## TEXT SEGMENT:

- - - - - - -

For instance, one may take time averages

fk:=1τtk1tkf(t)dt,ydk:=1τtk1tkyd(t)dt.f^k:=\frac1\tau\int_{t_{k-1}}^{t_k} f(t)\,dt, \qquad y_d^k:=\frac1\tau\int_{t_{k-1}}^{t_k} y_d(t)\,dt.

The implicit Euler approximation of the state equation is:

find y1,,yNVy^1,\ldots,y^N\in V, with y0=y0y^0=y_0, such that

(ykyk1τ,v)H+a(yk,v)=Buk+fk,vV,VvV,\left(\frac{y^k-y^{k-1}}{\tau},v\right)_H +a(y^k,v) = \langle Bu^k+f^k,v\rangle_{V',V} \qquad \forall v\in V,

for k=1,,Nk=1,\ldots,N.

Equivalently,

(yk,v)H+τa(yk,v)=(yk1,v)H+τBuk+fk,vV,V.(y^k,v)_H+\tau a(y^k,v) = (y^{k-1},v)_H +\tau\langle Bu^k+f^k,v\rangle_{V',V}.

This is a forward time-stepping scheme. Once yk1y^{k-1} and uku^k are known, the equation for yky^k is an elliptic problem with bilinear form

(y,v)H+τa(y,v).(y,v)_H+\tau a(y,v).

Coercivity follows immediately:

(v,v)H+τa(v,v)vH2+τγvV2.(v,v)_H+\tau a(v,v) \ge \|v\|_H^2+\tau\gamma\|v\|_V^2.

Therefore each time step is well posed by the Lax-Milgram theorem.

Proposition. For every sequence of controls

uτ=(u1,,uN)UNu_\tau=(u^1,\ldots,u^N)\in U^N

there exists a unique discrete state sequence

yτ=(y1,,yN)VN.y_\tau=(y^1,\ldots,y^N)\in V^N.

Moreover, the map

Sτ:UNVN,uτyτ,S_\tau:U^N\to V^N, \qquad u_\tau\mapsto y_\tau,

is affine and continuous.

Proof. For fixed kk, assume yk1y^{k-1} is already known. The left-hand side is the coercive bilinear form

mτ(y,v):=(y,v)H+τa(y,v),m_\tau(y,v):=(y,v)_H+\tau a(y,v),

and the right-hand side

k(v):=(yk1,v)H+τBuk+fk,vV,V\ell_k(v):=(y^{k-1},v)_H +\tau\langle Bu^k+f^k,v\rangle_{V',V}

is a bounded linear functional on VV. Hence yky^k exists and is unique. Induction over k=1,,Nk=1,\ldots,N gives the full discrete state.

- - - - - - -

## THE DATA:
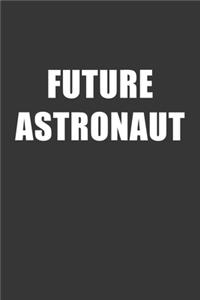Future Astronaut Notebook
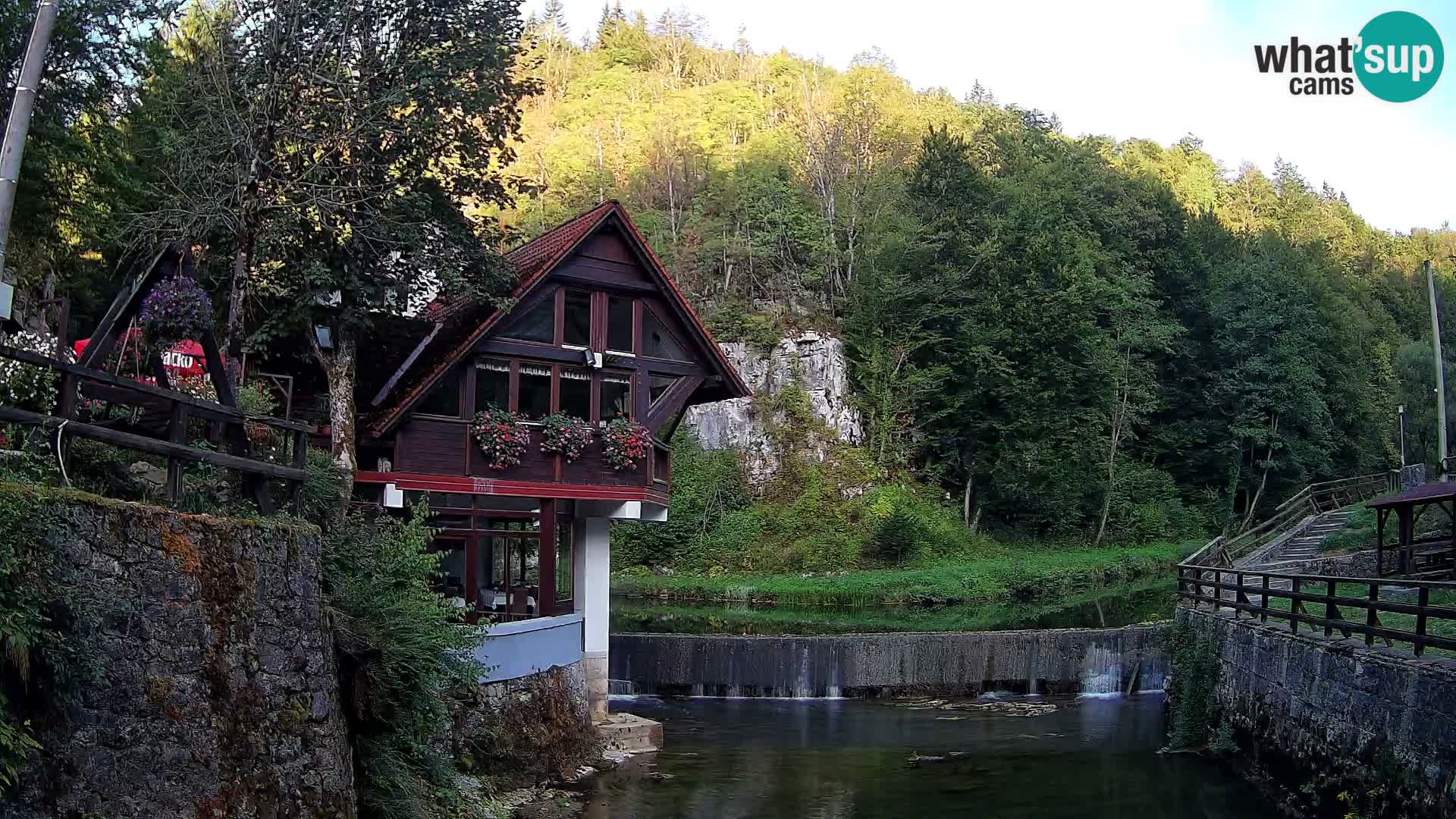 Spletna kamera Kanjon Kamačnik – Vrbovsko – Hrvaška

- - - - - - -

## WHAT NEEDS TO BE DONE:
Return the passage on implicit Euler time stepping between "there exists a" and "affine and continuous.", inclusive.

## SOLUTION TO THIS PROBLEM:
there exists a unique discrete state sequence

yτ=(y1,,yN)VN.y_\tau=(y^1,\ldots,y^N)\in V^N.

Moreover, the map

Sτ:UNVN,uτyτ,S_\tau:U^N\to V^N, \qquad u_\tau\mapsto y_\tau,

is affine and continuous.